* [Extract provided]:
=====

Another wall is covered with one huge screen (which is really 10 screens cobbled together) that can project the entire planet as a flat, one-dimensional image with touch-pad access to location-specific information. An adjacent wall is home to four television screens that can pick up 4,000 stations. I lift a telephone receiver to hear the telecast from Al-Jazeera. Other screens map weather, storm damage and diseases.


Thompson points to a map of Asia where the avian (H5N1) influenza, a deadly disease, has infected millions of birds (geese, ducks, chickens) and taken a human toll in several countries, including Taiwan, China and Vietnam. This particularly lethal virus, for which there is no vaccine, is Thompson's greatest concern, he says.


Another screen reports on America's 6,600 hospitals. With a finger tap to the screen, Thompson can know instantly the capacity of every hospital in the nation: how many beds, doctors, nurses, etc.


Next to the hospital screen is a grid of The Cloister, the Sea Island, Ga., resort where the G8 (Group of Eight) summit was meeting. From Command Center in Washington, Thompson and his 24/7 crew can direct emergency teams to just the right door - or hospital. A similar mobile surveillance center is deployed in Georgia.

=====

* [Dataset]:
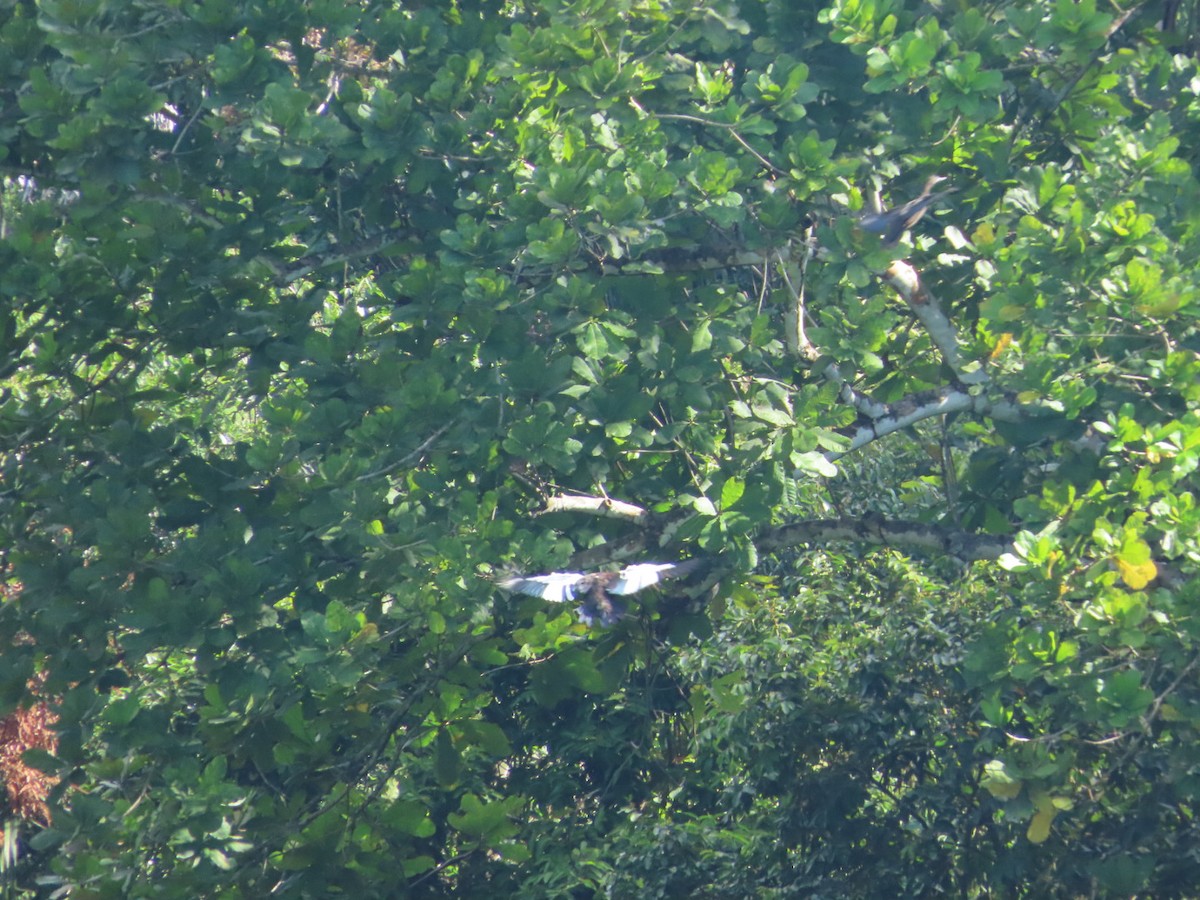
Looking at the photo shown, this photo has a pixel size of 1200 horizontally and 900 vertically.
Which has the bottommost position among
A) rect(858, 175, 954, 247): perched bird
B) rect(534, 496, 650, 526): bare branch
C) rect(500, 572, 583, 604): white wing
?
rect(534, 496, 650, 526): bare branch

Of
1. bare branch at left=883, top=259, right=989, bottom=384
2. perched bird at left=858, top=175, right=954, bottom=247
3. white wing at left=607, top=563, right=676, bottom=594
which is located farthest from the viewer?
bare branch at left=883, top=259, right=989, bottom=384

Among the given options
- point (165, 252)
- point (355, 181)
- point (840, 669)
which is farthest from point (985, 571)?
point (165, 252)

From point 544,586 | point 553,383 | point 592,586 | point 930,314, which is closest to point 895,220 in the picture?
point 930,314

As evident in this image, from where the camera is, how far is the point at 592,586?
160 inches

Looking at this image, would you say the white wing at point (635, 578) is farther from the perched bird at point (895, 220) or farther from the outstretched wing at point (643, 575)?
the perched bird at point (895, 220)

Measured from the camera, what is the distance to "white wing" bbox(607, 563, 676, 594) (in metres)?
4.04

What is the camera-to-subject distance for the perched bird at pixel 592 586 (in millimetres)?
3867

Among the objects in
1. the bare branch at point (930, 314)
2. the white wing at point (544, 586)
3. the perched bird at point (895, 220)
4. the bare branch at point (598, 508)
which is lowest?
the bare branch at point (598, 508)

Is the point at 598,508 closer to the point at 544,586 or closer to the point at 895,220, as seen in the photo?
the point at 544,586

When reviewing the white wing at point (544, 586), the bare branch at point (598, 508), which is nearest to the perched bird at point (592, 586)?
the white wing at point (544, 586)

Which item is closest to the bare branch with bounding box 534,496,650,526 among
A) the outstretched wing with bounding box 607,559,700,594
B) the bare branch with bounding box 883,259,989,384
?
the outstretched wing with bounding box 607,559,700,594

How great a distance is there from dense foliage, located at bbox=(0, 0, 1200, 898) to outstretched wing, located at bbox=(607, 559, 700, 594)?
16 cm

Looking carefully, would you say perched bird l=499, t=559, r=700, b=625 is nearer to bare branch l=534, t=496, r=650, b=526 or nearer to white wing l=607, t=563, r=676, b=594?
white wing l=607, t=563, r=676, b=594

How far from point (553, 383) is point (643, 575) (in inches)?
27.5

=====

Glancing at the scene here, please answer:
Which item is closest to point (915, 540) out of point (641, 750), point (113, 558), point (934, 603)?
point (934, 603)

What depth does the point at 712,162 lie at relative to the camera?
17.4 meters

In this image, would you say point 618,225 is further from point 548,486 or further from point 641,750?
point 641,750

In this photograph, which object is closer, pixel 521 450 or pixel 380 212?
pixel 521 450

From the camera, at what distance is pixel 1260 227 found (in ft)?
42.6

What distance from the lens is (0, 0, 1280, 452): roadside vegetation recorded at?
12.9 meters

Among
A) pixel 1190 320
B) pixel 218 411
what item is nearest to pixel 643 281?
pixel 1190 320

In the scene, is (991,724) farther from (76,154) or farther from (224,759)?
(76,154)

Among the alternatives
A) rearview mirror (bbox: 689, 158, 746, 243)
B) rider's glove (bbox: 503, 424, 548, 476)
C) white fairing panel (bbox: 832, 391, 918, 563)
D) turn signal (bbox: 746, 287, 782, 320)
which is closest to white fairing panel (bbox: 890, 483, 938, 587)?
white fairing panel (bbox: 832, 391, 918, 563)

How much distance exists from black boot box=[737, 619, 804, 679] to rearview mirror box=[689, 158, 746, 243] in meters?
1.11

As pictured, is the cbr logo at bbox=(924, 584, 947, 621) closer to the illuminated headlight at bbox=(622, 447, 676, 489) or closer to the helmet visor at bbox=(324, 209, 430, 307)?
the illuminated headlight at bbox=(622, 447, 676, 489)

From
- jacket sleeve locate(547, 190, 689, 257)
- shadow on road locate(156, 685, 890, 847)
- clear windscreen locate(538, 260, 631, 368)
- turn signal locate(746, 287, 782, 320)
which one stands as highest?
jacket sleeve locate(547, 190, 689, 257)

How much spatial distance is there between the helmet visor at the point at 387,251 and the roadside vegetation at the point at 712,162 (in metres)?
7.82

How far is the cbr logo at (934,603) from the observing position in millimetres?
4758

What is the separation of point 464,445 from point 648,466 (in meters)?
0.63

=====

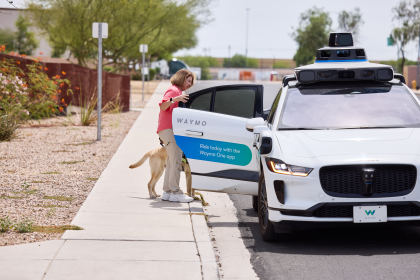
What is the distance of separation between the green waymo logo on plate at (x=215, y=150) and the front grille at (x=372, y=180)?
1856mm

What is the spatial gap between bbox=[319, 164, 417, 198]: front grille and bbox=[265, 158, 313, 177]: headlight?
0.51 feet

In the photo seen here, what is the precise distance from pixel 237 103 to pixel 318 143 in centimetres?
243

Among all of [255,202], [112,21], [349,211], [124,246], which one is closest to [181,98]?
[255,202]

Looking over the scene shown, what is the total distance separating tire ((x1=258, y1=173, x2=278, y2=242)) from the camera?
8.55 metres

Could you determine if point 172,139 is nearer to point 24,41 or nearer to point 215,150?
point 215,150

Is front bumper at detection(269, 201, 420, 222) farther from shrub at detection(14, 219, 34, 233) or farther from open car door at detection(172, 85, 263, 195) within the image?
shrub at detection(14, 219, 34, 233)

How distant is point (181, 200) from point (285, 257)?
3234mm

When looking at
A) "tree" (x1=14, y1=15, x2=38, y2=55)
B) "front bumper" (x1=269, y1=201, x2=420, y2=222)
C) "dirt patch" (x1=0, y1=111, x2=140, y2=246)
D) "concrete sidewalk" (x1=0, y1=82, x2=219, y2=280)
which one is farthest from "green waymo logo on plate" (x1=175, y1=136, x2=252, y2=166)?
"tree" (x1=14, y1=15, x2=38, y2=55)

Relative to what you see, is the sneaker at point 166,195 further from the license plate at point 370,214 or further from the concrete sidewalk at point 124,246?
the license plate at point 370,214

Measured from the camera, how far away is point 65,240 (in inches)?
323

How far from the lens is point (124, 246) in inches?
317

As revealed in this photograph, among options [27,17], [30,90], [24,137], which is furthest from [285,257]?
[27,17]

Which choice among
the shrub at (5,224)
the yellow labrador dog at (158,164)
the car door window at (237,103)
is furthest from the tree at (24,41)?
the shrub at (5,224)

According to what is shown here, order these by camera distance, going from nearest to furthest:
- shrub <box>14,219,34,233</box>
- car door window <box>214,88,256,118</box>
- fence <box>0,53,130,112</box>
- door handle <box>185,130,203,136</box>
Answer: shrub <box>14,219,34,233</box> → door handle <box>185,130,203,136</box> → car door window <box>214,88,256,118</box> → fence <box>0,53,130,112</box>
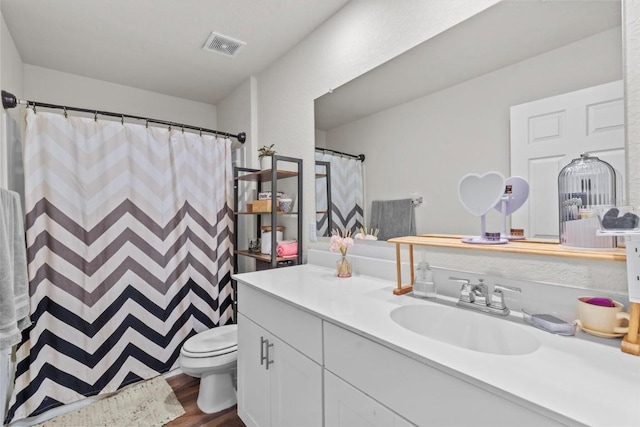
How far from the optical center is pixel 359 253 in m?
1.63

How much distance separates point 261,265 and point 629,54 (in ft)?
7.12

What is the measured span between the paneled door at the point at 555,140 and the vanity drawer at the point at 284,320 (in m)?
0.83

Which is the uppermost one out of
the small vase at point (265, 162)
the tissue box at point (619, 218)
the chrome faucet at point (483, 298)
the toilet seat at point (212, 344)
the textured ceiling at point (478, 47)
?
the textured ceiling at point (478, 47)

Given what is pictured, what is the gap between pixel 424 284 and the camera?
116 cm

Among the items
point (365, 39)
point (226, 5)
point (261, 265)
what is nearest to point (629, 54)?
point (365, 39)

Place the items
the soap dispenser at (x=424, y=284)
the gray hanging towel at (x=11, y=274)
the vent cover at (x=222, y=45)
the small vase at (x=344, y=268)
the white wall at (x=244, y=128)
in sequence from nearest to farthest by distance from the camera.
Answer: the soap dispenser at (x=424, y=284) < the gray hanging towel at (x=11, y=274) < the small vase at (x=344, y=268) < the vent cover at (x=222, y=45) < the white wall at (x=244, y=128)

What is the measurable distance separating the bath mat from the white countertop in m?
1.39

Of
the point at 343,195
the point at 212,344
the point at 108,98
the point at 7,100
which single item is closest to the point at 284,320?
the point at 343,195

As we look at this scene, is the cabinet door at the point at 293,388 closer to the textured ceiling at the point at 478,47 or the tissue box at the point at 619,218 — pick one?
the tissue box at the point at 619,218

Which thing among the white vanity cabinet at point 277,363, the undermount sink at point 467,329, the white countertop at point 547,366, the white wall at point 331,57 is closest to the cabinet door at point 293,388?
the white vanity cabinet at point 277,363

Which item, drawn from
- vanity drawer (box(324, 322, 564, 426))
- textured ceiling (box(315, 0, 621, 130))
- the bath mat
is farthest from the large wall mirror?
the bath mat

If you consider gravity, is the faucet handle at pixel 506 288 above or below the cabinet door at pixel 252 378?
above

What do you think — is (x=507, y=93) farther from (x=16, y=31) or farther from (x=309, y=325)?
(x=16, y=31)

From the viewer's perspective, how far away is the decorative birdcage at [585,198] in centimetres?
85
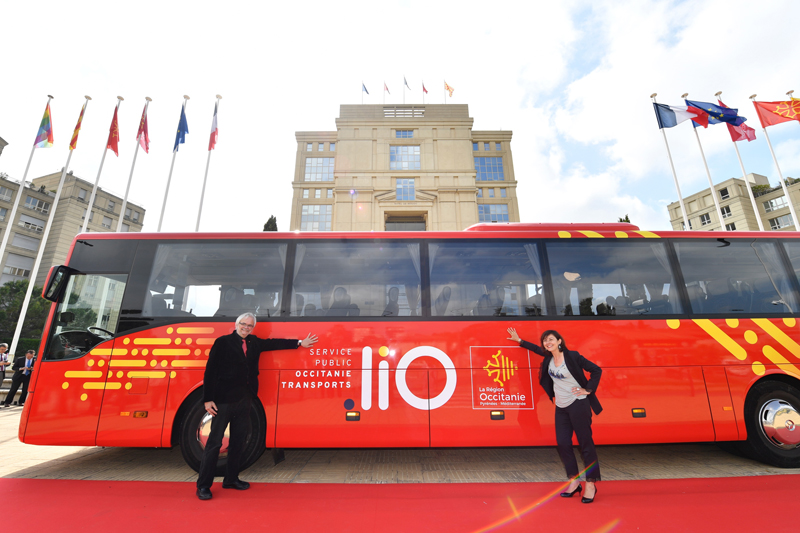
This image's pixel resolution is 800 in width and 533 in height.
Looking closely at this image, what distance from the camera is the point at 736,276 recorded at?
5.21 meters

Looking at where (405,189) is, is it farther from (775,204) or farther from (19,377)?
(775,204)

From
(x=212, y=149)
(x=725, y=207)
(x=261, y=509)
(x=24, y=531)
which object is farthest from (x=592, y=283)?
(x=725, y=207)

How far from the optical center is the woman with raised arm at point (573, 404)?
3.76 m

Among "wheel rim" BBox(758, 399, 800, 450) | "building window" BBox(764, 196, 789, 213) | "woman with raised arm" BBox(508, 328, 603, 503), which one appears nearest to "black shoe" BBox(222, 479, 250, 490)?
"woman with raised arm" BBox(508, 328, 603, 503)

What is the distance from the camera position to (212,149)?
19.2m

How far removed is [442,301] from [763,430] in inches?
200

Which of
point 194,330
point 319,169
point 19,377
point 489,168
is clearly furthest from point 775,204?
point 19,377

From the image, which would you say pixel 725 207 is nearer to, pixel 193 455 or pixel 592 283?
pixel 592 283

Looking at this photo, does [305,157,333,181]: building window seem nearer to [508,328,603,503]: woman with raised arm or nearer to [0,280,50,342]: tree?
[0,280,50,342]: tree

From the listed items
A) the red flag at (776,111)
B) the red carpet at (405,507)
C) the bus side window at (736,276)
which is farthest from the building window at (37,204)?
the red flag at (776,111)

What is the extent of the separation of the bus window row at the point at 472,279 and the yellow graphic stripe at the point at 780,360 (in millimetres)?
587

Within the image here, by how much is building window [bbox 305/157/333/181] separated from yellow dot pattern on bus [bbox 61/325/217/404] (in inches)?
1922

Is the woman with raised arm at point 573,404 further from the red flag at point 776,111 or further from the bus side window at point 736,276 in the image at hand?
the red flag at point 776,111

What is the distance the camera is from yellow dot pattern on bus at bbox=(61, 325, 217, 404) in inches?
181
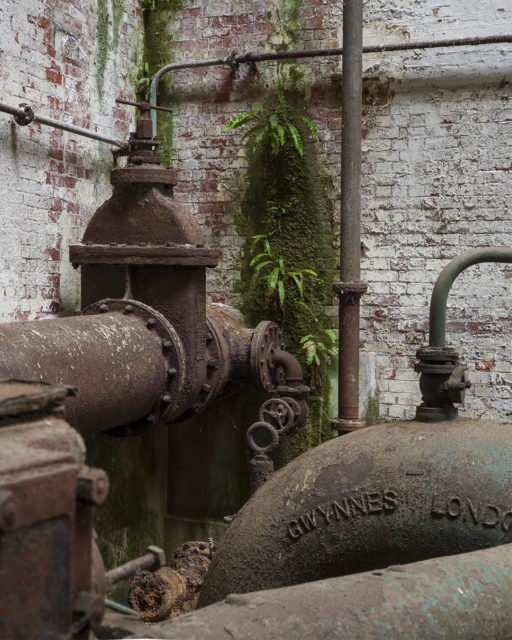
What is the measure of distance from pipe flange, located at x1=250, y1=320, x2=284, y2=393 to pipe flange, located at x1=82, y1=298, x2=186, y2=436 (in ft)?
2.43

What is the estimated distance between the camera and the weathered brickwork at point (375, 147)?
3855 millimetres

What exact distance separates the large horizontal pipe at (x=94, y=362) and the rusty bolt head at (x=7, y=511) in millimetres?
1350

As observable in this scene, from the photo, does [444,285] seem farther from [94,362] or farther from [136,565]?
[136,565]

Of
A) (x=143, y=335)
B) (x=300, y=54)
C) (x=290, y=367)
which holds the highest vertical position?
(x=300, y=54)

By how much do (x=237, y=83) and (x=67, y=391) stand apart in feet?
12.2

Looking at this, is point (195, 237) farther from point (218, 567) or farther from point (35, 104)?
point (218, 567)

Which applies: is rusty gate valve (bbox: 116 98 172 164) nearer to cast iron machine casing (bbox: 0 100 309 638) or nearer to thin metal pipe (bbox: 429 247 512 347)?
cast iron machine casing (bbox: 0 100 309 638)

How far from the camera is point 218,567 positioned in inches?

=====

Continue the passage about the health command center, picking up right after its last sentence. The material that comes with this text isn't needed here.

HHS has "multiple" mobile facilities, but Thompson won't say how many. He could tell me, of course, but then he'd have to kill me. That's a joke, but Thompson doesn't laugh much. The former Wisconsin governor, who left office with an 82 percent approval rating, is a serious man these days. Bearing the burden of saving hundreds, thousands or millions of lives in the event of a WMD puts job-related stress in fresh perspective.


Wednesday night was solemn as more than 17 personnel from the Defense Department, as well as various health and emergency agencies, kept close watch over Reagan's entourage and the Georgia summit. Thompson stepped out to attend the formal reception at the Rotunda, but stayed in constant contact with the center throughout the evening. As you were sleeping, Thompson's Command Center was not.


It is an odd sensation to find comfort in the knowledge that your government is watching, but so it goes in the age of terrorism. The movie is us, and "remote control" isn't just a channel changer anymore.